Radio station in Bentonville, Arkansas, United States

KKEG (98.3 FM, "98.3 KKEG") is a commercial radio station broadcasting a classic hits radio format. Licensed to Bentonville, it serves Northwest Arkansas and is owned by Cumulus Media. The studios and offices are on Frontage Road in Fayetteville.

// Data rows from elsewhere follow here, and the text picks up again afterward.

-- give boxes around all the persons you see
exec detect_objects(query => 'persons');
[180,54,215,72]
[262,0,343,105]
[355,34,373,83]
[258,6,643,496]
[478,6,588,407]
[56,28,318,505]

KKEG has an effective radiated power (ERP) of 100,000 watts, the maximum for non-grandfathered FM stations. The transmitter is on Pug Gayer Road in Fayetteville. The signal is heard in parts of Arkansas, Missouri and Oklahoma.

==History==
In 1969, the station signed on as Northwest Arkansas' only rock station, originally at 92.1 MHz in Fayetteville, Arkansas. The format was free form, allowing the disc jockeys to choose the music they wanted to play, with the freedom to discuss music, pop culture and other topics between songs.

In the late 1970s, the station moved to a more structured playlist. The station aired tracks from the most popular rock albums. In 1980, KKEG was the first Northwest Arkansas radio station to give away a new vehicle. In 1999, KKEG celebrated 30 years of broadcasting rock and roll to Northwest Arkansas listeners by giving away a home.

Logo as 98.3 The Keg

On June 11, 2009, the rock format on 92.1 FM Fayetteville was moved to 98.3 FM as "98.3 The Keg" along with the KKEG call sign. The KQSM-FM call sign was moved to 92.1 FM.

On April 17, 2025 at 10am, KKEG changed their format from active rock to classic hits.

Past DJs: Jack Daniels, Mojo, Droid, Laura K., Dave Fry, Joel Casey, JB, Sandy Scott, Jon Williams, Stash, Mareike, Miller.

In August 2026, Cumulus Media announced it will sell KKEG, along with WIXV, to Radio Training Network for $2,050,000.